_What this task involves_
Extend the passage below on the founding of the Philadelphia Female Anti-Slavery Society, picking up right after its final sentence.

_Passage shown_
So, on December 9, 1833, five days after the AASS was formed, Mott gathered a group of women, mostly Quakers, in schoolteacher Catherine McDermott’s small classroom to create their own female anti-slavery society. When Sarah Mapps Douglass and her mother learned that an anti-slavery society for women was being formed, there was no way they’d miss a chance to attend. They headed to the school for the inaugural meeting of the Philadelphia Female Anti-Slavery Society (PFASS). Like its male counterpart the AASS, the PFASS’s mission was to “elevate the people of color from their present degraded situation to the full enjoyment of their rights and to increased usefulness in society.” When Douglass and her mother arrived in the cramped classroom, they were greeted by a number of other female abolitionists, both white and Black. It was an unusual situation; typically, white and Black women were segregated, relegated to their own society and communities. They generally didn’t attend the same schools or churches, and most of the time, they weren’t even buried in the same graveyards, but from the beginning, Black women were integral members of the PFASS.
At that first meeting, Sarah Mapps Douglass and her mother greeted and exchanged pleasantries with a number of other Black women, including Margaretta Forten, who along with her daughters, Sarah and Harriet, was part of a prominent free Black family that included James Forten, one of the organizers of the AASS, and Hetty Reckless, who had escaped from a plantation in New Jersey in 1826 and begun operating a part of the Underground Railroad. These women weren’t treated as inferiors or made to feel as if their opinions didn’t matter because they were Black. Instead, they helped draft the PFASS’s constitution and priorities. A committee of fourteen women—both white and Black—drafted a constitution that declared that slavery was “contrary to the laws of God.” The PFASS also created a governing body that included a president, corresponding secretary, treasurer, librarian, and recording secretary; set up monthly meetings; and began spreading the word that the PFASS was open to all—not just white women, but all women.

_Source material_
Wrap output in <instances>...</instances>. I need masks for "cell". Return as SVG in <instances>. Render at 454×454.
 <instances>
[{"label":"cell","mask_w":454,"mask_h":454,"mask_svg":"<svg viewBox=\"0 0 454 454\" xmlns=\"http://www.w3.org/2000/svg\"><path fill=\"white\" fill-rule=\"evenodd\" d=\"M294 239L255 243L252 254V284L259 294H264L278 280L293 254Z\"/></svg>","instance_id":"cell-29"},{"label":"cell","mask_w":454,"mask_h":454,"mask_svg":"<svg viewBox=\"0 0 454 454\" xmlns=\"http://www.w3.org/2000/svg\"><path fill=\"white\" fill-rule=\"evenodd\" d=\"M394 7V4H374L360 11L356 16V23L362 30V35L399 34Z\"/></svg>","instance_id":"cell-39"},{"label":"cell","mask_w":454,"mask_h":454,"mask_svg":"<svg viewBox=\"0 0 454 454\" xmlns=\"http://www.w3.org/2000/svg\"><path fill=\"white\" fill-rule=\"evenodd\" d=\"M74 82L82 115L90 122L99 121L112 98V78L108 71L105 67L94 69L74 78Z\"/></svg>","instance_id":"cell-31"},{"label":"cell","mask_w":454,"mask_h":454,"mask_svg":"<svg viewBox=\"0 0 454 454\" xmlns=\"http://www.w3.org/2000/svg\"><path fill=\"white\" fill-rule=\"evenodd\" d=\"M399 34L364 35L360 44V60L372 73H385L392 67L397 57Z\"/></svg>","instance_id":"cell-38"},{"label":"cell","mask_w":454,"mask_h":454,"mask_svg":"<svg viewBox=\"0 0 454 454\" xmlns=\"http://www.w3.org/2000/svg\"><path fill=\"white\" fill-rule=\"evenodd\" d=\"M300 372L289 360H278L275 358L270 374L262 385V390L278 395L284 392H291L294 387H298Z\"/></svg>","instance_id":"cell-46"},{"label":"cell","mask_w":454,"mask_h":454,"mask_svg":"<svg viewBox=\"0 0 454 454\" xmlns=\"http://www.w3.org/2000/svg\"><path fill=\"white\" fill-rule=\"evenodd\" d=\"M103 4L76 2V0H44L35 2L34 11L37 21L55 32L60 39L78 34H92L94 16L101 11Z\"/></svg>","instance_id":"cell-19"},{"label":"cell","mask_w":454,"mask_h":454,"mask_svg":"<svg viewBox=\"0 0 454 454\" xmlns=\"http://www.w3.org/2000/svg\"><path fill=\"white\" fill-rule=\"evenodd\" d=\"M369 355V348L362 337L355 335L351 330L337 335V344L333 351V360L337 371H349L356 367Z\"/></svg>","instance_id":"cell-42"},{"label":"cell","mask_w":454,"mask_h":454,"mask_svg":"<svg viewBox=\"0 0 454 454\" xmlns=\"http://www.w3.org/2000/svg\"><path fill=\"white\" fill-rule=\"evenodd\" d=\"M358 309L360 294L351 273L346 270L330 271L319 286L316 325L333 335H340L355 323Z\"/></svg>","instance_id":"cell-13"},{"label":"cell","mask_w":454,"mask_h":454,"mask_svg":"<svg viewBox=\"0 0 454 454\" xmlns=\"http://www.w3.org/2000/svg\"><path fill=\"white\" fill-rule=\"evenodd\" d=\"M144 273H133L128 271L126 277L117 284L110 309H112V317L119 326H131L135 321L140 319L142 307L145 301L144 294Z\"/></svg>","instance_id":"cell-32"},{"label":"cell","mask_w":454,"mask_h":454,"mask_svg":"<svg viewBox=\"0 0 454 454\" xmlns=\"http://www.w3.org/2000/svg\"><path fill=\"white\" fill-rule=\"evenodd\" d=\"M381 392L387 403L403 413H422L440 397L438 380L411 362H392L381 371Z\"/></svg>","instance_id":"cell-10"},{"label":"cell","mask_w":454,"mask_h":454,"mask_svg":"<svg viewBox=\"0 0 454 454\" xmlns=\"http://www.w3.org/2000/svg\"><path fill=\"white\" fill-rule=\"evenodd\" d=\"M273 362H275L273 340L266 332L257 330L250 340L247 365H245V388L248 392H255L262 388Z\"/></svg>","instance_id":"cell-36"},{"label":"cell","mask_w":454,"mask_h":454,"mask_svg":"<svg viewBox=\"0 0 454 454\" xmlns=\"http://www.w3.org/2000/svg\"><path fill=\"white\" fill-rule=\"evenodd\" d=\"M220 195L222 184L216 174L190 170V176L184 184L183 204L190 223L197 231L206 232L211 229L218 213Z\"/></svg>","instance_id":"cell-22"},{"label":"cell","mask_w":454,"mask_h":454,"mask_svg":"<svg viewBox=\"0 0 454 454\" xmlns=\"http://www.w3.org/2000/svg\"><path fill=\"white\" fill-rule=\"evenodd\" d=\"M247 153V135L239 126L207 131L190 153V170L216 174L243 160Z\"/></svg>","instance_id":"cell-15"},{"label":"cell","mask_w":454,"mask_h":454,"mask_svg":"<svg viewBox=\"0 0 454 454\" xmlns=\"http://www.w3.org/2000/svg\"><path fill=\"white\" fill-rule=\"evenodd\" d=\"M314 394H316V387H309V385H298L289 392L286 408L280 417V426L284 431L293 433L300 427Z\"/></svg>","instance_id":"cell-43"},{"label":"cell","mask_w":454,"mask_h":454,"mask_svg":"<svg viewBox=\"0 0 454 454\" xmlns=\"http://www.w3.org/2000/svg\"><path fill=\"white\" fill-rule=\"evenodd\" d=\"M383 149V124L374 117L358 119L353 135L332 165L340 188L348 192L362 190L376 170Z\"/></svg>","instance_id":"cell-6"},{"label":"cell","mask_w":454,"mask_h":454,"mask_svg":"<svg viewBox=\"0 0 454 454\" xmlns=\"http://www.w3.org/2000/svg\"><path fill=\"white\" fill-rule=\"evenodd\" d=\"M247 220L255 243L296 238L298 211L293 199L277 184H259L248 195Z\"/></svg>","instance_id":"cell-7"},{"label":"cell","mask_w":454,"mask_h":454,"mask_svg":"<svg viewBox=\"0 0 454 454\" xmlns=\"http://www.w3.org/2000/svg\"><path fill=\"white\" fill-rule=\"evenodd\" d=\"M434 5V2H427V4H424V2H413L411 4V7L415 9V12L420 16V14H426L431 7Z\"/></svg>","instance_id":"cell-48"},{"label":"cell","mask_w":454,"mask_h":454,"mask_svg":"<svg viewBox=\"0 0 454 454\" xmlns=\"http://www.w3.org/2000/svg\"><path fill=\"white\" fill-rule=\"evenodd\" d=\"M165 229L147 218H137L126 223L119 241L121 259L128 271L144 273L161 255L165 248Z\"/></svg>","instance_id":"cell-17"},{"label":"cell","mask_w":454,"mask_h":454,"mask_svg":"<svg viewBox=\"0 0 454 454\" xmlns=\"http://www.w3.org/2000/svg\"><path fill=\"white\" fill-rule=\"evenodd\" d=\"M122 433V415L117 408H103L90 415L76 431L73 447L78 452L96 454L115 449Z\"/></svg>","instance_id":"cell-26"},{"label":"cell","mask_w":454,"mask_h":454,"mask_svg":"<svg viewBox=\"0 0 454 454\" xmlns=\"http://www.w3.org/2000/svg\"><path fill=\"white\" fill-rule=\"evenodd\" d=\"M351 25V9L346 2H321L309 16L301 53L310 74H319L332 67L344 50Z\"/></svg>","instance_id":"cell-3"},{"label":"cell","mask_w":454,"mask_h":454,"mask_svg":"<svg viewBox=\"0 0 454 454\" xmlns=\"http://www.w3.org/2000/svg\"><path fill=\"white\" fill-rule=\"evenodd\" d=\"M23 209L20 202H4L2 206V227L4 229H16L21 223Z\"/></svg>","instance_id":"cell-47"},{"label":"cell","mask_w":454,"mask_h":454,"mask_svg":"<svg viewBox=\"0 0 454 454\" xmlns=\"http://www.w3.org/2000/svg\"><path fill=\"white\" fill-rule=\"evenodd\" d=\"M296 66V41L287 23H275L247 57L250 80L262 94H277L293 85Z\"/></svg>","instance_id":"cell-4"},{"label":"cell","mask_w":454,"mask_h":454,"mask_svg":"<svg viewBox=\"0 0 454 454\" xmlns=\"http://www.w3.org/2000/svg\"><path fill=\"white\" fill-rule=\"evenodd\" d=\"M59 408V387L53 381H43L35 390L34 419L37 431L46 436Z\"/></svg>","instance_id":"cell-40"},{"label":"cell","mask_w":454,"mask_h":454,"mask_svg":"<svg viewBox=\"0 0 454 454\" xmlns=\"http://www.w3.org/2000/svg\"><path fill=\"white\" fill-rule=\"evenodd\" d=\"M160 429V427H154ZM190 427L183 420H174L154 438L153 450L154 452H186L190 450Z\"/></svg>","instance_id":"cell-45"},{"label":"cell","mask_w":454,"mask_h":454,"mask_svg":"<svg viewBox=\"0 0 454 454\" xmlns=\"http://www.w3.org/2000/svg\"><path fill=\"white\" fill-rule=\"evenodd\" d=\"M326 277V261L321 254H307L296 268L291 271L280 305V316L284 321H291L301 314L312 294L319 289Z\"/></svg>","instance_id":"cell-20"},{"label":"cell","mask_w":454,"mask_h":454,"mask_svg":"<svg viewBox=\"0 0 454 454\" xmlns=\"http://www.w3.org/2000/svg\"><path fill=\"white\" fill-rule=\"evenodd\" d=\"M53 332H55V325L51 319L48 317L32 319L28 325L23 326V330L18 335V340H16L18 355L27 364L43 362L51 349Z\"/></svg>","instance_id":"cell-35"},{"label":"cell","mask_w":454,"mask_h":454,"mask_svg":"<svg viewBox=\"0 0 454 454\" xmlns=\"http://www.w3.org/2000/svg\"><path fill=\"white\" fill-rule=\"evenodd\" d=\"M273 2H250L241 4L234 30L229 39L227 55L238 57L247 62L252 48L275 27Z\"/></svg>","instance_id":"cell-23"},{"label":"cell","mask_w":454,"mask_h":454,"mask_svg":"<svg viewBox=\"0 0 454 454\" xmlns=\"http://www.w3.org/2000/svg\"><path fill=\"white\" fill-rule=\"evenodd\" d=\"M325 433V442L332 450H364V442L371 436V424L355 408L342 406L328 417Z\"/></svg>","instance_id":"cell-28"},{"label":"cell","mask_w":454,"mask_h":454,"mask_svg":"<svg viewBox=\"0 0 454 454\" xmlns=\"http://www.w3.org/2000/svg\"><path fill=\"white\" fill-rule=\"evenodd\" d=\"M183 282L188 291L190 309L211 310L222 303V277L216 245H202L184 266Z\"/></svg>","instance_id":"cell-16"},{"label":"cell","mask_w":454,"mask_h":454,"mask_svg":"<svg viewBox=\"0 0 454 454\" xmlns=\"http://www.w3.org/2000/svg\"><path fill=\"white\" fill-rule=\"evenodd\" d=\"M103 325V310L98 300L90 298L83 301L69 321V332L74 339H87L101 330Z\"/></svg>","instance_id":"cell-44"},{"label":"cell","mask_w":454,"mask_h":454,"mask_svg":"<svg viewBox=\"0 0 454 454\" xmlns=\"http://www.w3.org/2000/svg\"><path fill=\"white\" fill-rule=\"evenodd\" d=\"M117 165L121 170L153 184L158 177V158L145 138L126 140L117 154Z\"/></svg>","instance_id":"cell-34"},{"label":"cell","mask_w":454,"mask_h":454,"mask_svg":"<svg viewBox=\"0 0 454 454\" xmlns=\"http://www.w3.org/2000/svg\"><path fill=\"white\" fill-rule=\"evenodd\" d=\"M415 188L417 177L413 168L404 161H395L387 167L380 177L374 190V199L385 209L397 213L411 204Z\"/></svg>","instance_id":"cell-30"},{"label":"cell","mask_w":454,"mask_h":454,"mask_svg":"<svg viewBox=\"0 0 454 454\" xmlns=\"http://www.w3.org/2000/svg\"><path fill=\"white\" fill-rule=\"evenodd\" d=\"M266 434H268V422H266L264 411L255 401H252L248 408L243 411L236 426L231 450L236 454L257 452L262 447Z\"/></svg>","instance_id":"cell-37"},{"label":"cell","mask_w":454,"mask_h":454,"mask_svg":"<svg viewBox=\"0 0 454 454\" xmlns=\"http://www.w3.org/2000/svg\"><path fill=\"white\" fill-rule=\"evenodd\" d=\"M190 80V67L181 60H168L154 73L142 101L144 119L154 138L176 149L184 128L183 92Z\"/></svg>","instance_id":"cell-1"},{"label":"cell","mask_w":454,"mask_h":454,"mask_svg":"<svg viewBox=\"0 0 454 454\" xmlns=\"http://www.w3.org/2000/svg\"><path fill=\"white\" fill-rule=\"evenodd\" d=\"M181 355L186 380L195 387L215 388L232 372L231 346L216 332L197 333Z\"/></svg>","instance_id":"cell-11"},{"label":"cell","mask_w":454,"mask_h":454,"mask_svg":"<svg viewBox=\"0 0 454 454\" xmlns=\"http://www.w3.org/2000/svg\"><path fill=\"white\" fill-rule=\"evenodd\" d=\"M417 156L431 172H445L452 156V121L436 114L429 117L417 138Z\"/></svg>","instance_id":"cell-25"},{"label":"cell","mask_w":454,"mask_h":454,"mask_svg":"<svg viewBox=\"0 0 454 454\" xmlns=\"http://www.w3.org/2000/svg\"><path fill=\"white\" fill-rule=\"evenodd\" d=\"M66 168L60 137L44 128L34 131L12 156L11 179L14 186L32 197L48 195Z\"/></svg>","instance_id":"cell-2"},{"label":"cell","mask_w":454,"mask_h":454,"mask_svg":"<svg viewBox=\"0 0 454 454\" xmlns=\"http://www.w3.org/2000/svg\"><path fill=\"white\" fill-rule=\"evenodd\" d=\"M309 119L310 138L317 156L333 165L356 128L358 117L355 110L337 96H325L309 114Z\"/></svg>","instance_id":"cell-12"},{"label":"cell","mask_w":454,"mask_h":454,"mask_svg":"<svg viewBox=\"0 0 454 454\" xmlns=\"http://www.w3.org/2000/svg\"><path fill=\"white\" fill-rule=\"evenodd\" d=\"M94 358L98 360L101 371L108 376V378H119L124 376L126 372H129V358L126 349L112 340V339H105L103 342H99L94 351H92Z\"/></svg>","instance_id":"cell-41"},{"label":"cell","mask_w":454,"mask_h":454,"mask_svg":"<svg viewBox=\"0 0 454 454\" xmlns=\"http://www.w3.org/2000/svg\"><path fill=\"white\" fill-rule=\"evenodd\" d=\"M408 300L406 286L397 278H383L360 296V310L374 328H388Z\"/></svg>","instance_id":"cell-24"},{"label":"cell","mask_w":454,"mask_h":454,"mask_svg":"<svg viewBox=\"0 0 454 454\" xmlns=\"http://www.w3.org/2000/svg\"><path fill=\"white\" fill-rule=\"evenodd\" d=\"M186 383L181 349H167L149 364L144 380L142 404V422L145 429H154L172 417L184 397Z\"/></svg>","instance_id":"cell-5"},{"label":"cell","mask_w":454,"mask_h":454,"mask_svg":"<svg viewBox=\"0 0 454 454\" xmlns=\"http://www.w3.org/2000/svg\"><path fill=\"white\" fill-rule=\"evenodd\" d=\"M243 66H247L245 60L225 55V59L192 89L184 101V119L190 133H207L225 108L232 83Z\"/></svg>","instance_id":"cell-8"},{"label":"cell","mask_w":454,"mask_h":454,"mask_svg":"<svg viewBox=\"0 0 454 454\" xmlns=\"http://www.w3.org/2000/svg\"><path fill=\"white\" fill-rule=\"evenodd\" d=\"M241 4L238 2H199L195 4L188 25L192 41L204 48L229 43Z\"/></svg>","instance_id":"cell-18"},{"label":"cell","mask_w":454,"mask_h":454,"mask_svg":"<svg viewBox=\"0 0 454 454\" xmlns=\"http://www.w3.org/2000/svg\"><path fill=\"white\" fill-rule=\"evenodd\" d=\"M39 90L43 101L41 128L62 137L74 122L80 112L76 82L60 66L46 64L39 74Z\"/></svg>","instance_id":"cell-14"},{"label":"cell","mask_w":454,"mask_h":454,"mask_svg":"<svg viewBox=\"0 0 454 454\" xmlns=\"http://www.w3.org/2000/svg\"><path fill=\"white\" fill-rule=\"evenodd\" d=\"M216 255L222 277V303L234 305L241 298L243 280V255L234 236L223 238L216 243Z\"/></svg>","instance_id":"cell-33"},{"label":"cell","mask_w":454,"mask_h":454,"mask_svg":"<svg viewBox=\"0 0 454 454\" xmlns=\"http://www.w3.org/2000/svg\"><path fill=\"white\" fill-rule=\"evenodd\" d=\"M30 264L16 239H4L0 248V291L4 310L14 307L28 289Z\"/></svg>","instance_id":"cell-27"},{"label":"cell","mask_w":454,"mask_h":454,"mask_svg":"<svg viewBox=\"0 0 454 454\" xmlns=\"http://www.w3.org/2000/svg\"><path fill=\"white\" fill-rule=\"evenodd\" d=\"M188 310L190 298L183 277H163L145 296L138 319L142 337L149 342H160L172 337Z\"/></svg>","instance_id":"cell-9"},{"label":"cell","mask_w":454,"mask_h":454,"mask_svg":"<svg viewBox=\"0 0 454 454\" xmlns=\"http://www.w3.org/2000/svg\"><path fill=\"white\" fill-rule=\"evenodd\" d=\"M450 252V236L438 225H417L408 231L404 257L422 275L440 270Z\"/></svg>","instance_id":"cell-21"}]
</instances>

_Written reply_
Abolition wasn’t an abstract concept for Black women in the 1840s. A great number of them were still enslaved or had fled by foot to free states where, at any moment, they could be captured and returned to slavery. For them, ending slavery wasn’t just about being on the right side of history or taking a moral stance. For Black women, abolition meant the difference between living freely and without fear and being sent back to plantations where they would surely be tortured for escaping and their children could be sold away from them at any time. Many of these women were active abolitionists because they had a firsthand understanding of how high the stakes were for themselves and their families.
Abolition, in the PFASS’s view, was everyone’s work. But Black women were an essential part of the movement because they—especially the abolitionists who were formerly enslaved—understood, far too well, the impact of slavery. They could and did spread the word about the true nature of this terrible institution through pamphlets, books, and speeches far more effectively than those who’d never directly experienced living in slavery. Fearless women, like Hetty Reckless and Harriet Jacobs, unflinchingly told their stories. So did other free Black women who weren’t a part of the PFASS but were on the abolition circuit, writing articles, traveling across the North to deliver speeches, and publicly declaring that their cause was critical to the abolition movement.
Sojourner Truth, a formerly enslaved woman born on a plantation in Ulster County, New York, in 1797, and Harriet Tubman, an escaped slave who then traveled to rescue more than three hundred enslaved people from her former plantation, were two of the most famous Black woman abolitionists of that time. Both women understood how brutal and dangerous the institution of slavery was, especially for women and children. Enslaved women occupied unique places on plantations. They were forced to work in planting fields, picking cotton or tobacco, and in plantation homes, cleaning their master’s house, raising their master’s children while still caring for their own children, who could be sold to another plantation at any moment. Enslaved women were also in danger of being assaulted by white and Black men alike. What they endured gave them a powerful perspective about both abolition and women’s suffrage.
The harrowing stories of enslaved women should have been the linchpin of the American Anti-Slavery Society and Philadelphia Female Anti-Slavery Society’s ongoing campaign to persuade the federal government to pass an anti-slavery amendment. Instead, Black woman abolitionists were often overlooked or their voices went unheard.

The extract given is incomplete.